Using Azure Storage as a Source in an Extraction Node
Once the connection is created, you can use it as the source of an Extraction Node. Azure Storage uses a container/file model — there are no schemas or tables.
- Open or create an Extraction Node and go to the Source tab.
- In Select Source, choose your Azure Storage connection.
- In Container, choose the container that holds the file.
- (Optional) Use the Folder / prefix filter field to narrow down the file list (e.g.
data/2026/) and click Filter. - In File, choose the blob/file to extract. Only files with a supported extension are listed.
- File format is auto-detected from the file extension but can be overridden:
- For CSV/TSV: set the Delimiter and toggle File has header row.
- For Excel (
.xlsx/.xls): optionally set the Sheet name (leave blank to use the first sheet). - JSON and Parquet require no additional options.
- The summary card shows the selected file, detected format, and chosen options.
- The Preview panel shows a sample of the data that will be extracted.
Note: Excel files are read with
pandas(openpyxlengine for.xlsx,xlrdengine for.xls). All cell values are read as strings to avoid locale-dependent number/date parsing issues; downstream type inference happens at the destination.
Data Type Handling
Type handling depends on the source file format:
| Format | Type behavior |
|---|---|
| CSV / TSV | All columns are read as inferred types by Polars; empty strings, NULL, and null are treated as missing values |
| JSON | Types inferred from the JSON values (string, number, boolean) |
| Parquet | Native column types are preserved as stored in the file |
Excel (.xlsx / .xls) | All cells are read as strings (dtype=str); blank cells become null |
Column names are automatically sanitized before extraction: special characters are replaced with _, names cannot start with a digit, and duplicate names are de-duplicated (e.g. name, name_1). This ensures compatibility with all supported destinations (SQL Server, Snowflake, Oracle, etc.).
Common Issues
| Issue | Possible Cause | Solution |
|---|---|---|
Container not found | Wrong container name or container deleted | Verify the container exists in the storage account and the name matches exactly |
| No files listed in a container | All files have unsupported extensions, or a prefix filter is too restrictive | Clear the prefix filter; confirm the container has .csv, .tsv, .json, .parquet, .xlsx, or .xls files |
| Preview shows "No data found" for an Excel file | Wrong sheet name, or the file is .xls but engine mismatch | Leave Sheet name blank to use the first sheet, or verify the sheet name spelling |
File contains no valid workbook part | .xls file processed with the .xlsx engine | Fixed in current version — Crestone selects the engine (xlrd vs openpyxl) based on the file extension automatically |
| Job execution fails after a successful preview | Destination connector reading the extracted file as CSV instead of Parquet | Fixed in current version — destination connectors detect .parquet files written by Azure Storage extraction and read them accordingly |
invalid utf-8 sequence during upload to a SQL destination | Destination tried to parse a Parquet file as CSV | Same fix as above; ensure you're running the current version of the backend |
| Authentication failed on Test Connection | Wrong account name or key | Re-copy the Account Key from Azure Portal → Storage Account → Access keys (key1 or key2) |
Required Permissions
The Azure Storage account key used by Crestone grants full read/write access to the storage account by default (it is a master key, not a scoped credential). For source extraction, Crestone only performs read operations (list_containers, list_blobs, download_blob).
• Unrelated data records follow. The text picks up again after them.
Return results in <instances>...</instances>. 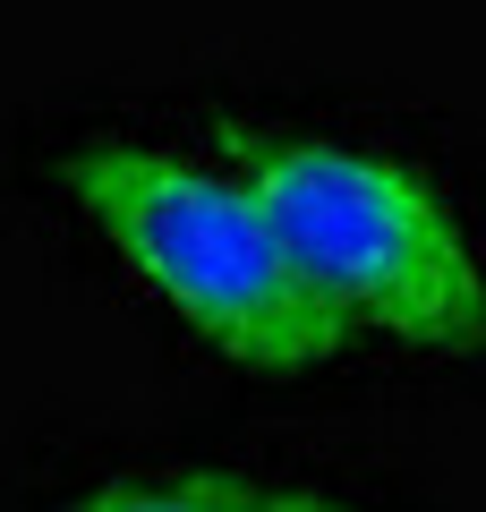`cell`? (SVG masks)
<instances>
[{
    "mask_svg": "<svg viewBox=\"0 0 486 512\" xmlns=\"http://www.w3.org/2000/svg\"><path fill=\"white\" fill-rule=\"evenodd\" d=\"M60 180L128 274L222 359L256 376H307L350 350L342 308L299 274L239 171H205L162 146H86L60 163Z\"/></svg>",
    "mask_w": 486,
    "mask_h": 512,
    "instance_id": "6da1fadb",
    "label": "cell"
},
{
    "mask_svg": "<svg viewBox=\"0 0 486 512\" xmlns=\"http://www.w3.org/2000/svg\"><path fill=\"white\" fill-rule=\"evenodd\" d=\"M231 154L299 274L342 308L350 333L367 325L427 359L486 350V265L410 163L342 137H239Z\"/></svg>",
    "mask_w": 486,
    "mask_h": 512,
    "instance_id": "7a4b0ae2",
    "label": "cell"
},
{
    "mask_svg": "<svg viewBox=\"0 0 486 512\" xmlns=\"http://www.w3.org/2000/svg\"><path fill=\"white\" fill-rule=\"evenodd\" d=\"M77 512H342L307 487H256V478H120Z\"/></svg>",
    "mask_w": 486,
    "mask_h": 512,
    "instance_id": "3957f363",
    "label": "cell"
}]
</instances>
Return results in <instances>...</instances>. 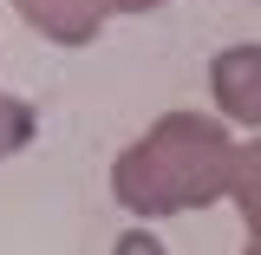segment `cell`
<instances>
[{
    "mask_svg": "<svg viewBox=\"0 0 261 255\" xmlns=\"http://www.w3.org/2000/svg\"><path fill=\"white\" fill-rule=\"evenodd\" d=\"M228 190L242 196V210H248V223H255V236H261V137L235 151V183H228Z\"/></svg>",
    "mask_w": 261,
    "mask_h": 255,
    "instance_id": "3957f363",
    "label": "cell"
},
{
    "mask_svg": "<svg viewBox=\"0 0 261 255\" xmlns=\"http://www.w3.org/2000/svg\"><path fill=\"white\" fill-rule=\"evenodd\" d=\"M111 177H118V203L137 210V216L190 210V203H209L235 183V144H228L222 125L176 111L144 144H130Z\"/></svg>",
    "mask_w": 261,
    "mask_h": 255,
    "instance_id": "6da1fadb",
    "label": "cell"
},
{
    "mask_svg": "<svg viewBox=\"0 0 261 255\" xmlns=\"http://www.w3.org/2000/svg\"><path fill=\"white\" fill-rule=\"evenodd\" d=\"M216 98L235 125H261V46L216 53Z\"/></svg>",
    "mask_w": 261,
    "mask_h": 255,
    "instance_id": "7a4b0ae2",
    "label": "cell"
},
{
    "mask_svg": "<svg viewBox=\"0 0 261 255\" xmlns=\"http://www.w3.org/2000/svg\"><path fill=\"white\" fill-rule=\"evenodd\" d=\"M248 255H261V236H255V249H248Z\"/></svg>",
    "mask_w": 261,
    "mask_h": 255,
    "instance_id": "277c9868",
    "label": "cell"
}]
</instances>
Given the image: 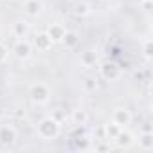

If you want to limit Crestone's access to read-only on specific containers, use a Shared Access Signature (SAS) instead of the account key, scoped to:
- Allowed services: Blob
- Allowed resource types: Container, Object
- Allowed permissions: Read, List
Note: SAS tokens are not currently supported by the Crestone Azure Storage connector — only account name + account key authentication is supported. If you need scoped access, create a dedicated storage account for the data Crestone will extract.